Duke Preston: Better Men Make Better NFL Players
On this episode of Pro Mindset® Podcast, Craig sits down with Duke Preston, Director of Player Engagement for the Tampa Bay Buccaneers, to discuss both the challenges and rewards of his position. Duke was an offensive lineman at the University of Illinois and was drafted by the Buffalo Bills in the 5th round of the 2006 NFL Draft. After his career in the NFL, he worked for the Notre Dame Athletic Department and the football team before being hired by the Buccaneers. Duke has over ten years of experience within the NFL and is able to offer a unique perspective of the industry.
As the Director of Player Engagement for the Bucs, Duke mentors the rookies and helps them adjust to the NFL. He helps them to find clarity in their identity while also developing them as men. Duke has a series of questions that he asks his rookies to determine their maturity, motivation, and likelihood of success in the NFL. He also interviews prospects at the all-star games and the NFL Combine and uses a unique approach to find out about a prospect’s mindset. He digs deep to find out if the player has a growth mindset or a fixed mindset.
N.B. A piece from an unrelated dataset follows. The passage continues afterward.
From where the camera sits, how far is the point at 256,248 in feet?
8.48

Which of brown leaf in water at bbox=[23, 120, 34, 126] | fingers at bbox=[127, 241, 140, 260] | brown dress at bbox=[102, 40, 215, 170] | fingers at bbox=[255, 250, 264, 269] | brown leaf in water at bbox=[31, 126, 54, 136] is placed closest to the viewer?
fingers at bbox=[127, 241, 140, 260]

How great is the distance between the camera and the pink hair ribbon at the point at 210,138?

Duke shares how he gets to know the players and their motivations so that he can assist the organization in drafting the best players.
Duke talks about how he helps his players to find their identity and realize who they are, not only as an athlete but also as a man. “My approach has always been to help guys clarify their identity and who they are as people and as men first. God created them to be leaders in their own right and leaders of themselves first and in their sphere of influence that is given them. I feel like that’s the best way you can approach these young budding professionals to help them navigate the waters that are going to come up against them.” No matter what is going on around them, they must be solid in their identity. No matter how much help is surrounding them, its what’s inside that really matters. If their identity is broken and they have questions about who they are as a person, then that is going to negatively influence their career and their life.
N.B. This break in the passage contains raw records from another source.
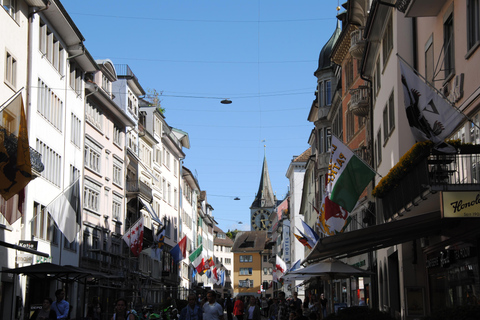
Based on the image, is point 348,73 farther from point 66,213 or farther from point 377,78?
point 66,213

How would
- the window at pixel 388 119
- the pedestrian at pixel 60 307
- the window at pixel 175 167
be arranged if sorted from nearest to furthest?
the pedestrian at pixel 60 307 < the window at pixel 388 119 < the window at pixel 175 167

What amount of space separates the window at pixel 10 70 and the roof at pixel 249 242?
12460 centimetres

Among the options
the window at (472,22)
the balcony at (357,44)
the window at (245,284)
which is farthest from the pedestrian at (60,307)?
the window at (245,284)

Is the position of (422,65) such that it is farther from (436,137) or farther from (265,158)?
(265,158)

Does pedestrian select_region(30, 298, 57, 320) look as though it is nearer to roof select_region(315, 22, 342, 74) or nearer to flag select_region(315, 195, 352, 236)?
flag select_region(315, 195, 352, 236)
For his rookies, Duke has them participate in a self-reflective exercise. He asks them to ask themselves, “Who am I? Why am I here and where am I going?” Duke says that the more they can identify the core characteristics of what makes them men, the better he can predict their success in the NFL. A man who is solid in his identity “rejects passivity, accepts responsibility, leads and loves courageously and invests in things that last.” If a man possesses these qualities, he can achieve whatever challenge he decides to pursue.
Duke also shares the interview questions he asks to help uncover an athlete’s mindset. Duke has his own approach to the interview process so that he can avoid unauthentic answers from the athletes. He asks simple math and word definition questions to find out if they have a fixed mindset or a growth mindset.
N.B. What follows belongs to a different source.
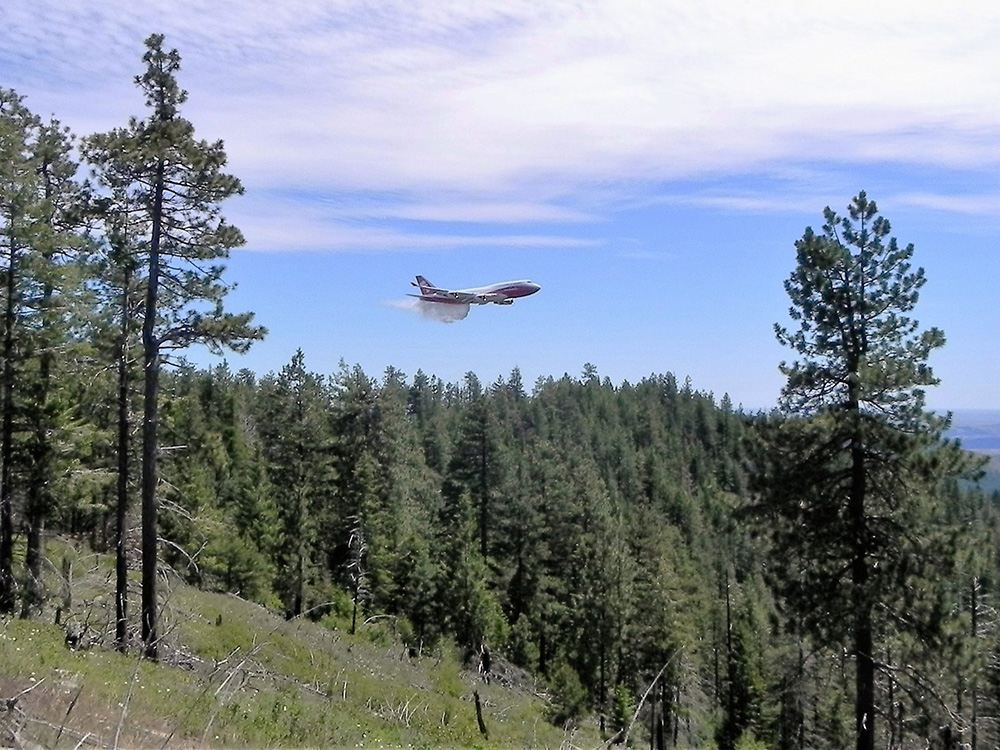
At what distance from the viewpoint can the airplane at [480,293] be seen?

Duke digs deep during interviews to find out about their headspace, their background, and their support system. His unique questioning brings out a different side of the players that generic questions will not. “Those kinds of things are always fun because then you get a guy that really starts to show the truth of who they are.” Duke can unlock another side of the athlete with his one-of-a-kind approach to the interview process.
Duke made it clear that identity is a crucial component to an athlete’s overall success in the NFL. A player needs to know who they are, why they are there, and where they are going. If they know who they are at their core, they will know the direction they need to take in their life and in their career. Identity is one of the seven building blocks to a Pro Mindset. Having confidence in your identity and who you are as a person will get you closer to achieving your own Pro Mindset.